Few 200
rupee notes still around
By Lakwimashi Perera
This note, an in-between currency
after the 100 rupee note and 500 rupee note, is considered
by many to be a convenient denomination but in recent
times only a few notes are found.
According to Dammika Gunaratne, Deputy
Superintendent of the Currency Department of the Central
Bank, the note was printed in 1998 in limited numbers
as it was a commemorative note to mark the country's
50th independence celebration and therefore won't be
printed again. He said it is standard practice for commemorative
currency to printed or minted (depending on whether
it is a note or a coin) only once.
Any soiled notes brought to the Central
Bank are destroyed by the Bank if they consider it to
be unserviceable, he said but declined to give the number
of destroyed notes, nor as to how many were printed.

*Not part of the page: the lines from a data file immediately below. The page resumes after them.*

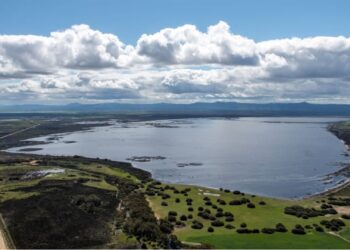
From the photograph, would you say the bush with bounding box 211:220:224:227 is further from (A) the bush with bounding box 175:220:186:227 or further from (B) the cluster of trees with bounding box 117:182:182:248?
(B) the cluster of trees with bounding box 117:182:182:248

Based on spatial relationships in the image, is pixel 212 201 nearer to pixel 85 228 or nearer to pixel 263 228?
pixel 263 228

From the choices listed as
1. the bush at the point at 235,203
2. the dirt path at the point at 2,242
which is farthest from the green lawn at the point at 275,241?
the dirt path at the point at 2,242

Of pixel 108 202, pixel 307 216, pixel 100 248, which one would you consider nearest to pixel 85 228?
pixel 100 248

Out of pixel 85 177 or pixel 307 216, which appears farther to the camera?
pixel 85 177

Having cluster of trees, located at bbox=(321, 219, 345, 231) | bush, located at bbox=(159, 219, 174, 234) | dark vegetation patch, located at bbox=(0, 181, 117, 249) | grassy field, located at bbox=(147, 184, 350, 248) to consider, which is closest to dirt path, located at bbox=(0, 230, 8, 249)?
dark vegetation patch, located at bbox=(0, 181, 117, 249)

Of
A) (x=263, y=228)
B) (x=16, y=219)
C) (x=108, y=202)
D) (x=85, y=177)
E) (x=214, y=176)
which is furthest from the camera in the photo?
(x=214, y=176)

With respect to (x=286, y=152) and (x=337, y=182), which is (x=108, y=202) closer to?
(x=337, y=182)

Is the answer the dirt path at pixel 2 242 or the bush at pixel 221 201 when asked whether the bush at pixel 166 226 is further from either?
the dirt path at pixel 2 242

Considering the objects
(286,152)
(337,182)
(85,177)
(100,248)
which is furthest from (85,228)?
(286,152)

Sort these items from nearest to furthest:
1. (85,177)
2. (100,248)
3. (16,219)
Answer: (100,248) → (16,219) → (85,177)
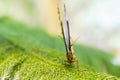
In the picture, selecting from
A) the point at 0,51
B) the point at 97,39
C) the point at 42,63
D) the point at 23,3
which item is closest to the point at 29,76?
the point at 42,63

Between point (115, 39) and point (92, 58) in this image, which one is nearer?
point (92, 58)

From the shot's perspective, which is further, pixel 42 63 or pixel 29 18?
pixel 29 18

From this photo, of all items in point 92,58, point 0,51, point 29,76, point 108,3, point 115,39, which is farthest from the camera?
point 108,3

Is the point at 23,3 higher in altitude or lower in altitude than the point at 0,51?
higher

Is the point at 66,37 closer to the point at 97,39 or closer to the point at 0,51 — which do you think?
the point at 0,51

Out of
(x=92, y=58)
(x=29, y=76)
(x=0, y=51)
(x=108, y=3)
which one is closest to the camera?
(x=29, y=76)

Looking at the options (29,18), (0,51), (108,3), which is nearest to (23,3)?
(29,18)

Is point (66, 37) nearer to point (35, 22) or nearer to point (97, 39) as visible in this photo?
point (97, 39)

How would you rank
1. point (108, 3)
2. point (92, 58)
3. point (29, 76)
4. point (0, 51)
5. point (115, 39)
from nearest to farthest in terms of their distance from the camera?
1. point (29, 76)
2. point (0, 51)
3. point (92, 58)
4. point (115, 39)
5. point (108, 3)

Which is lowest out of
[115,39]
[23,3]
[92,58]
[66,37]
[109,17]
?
[66,37]
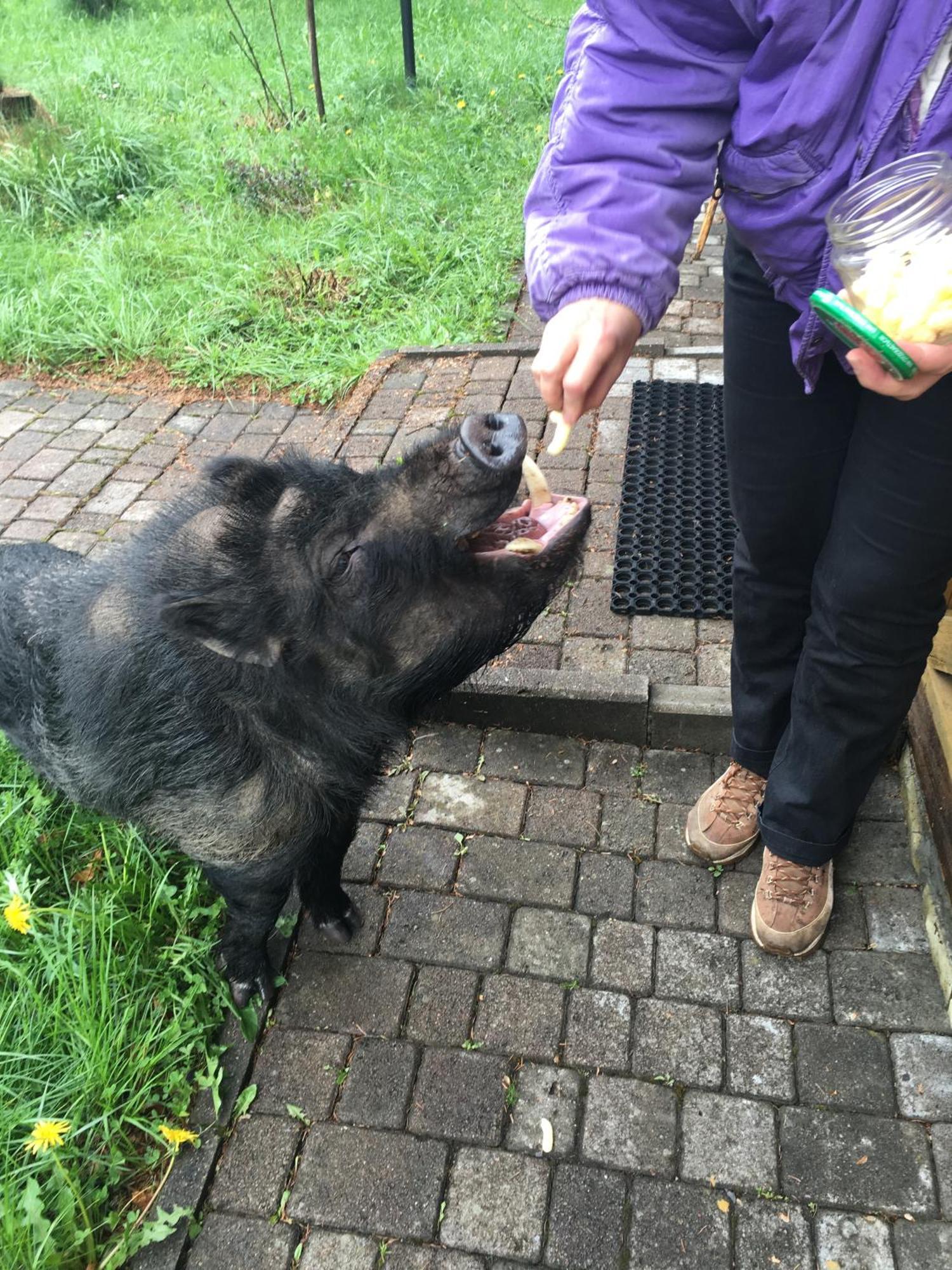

He said destroyed notes going out
of circulation plus some going into private collections
could explain the reduction of the number of notes in
circulation. The 200 rupee note was printed, for the
first time in Sri Lanka, on polymer plastic instead
of the special paper that is usually used. The polymer
note has a longer lifespan than the special paper used
for other currency notes and is favoured in countries
such as Australia and Papua New Guinea, but public acceptance
of the polymer note in Sri Lanka is low, Gunaratne said.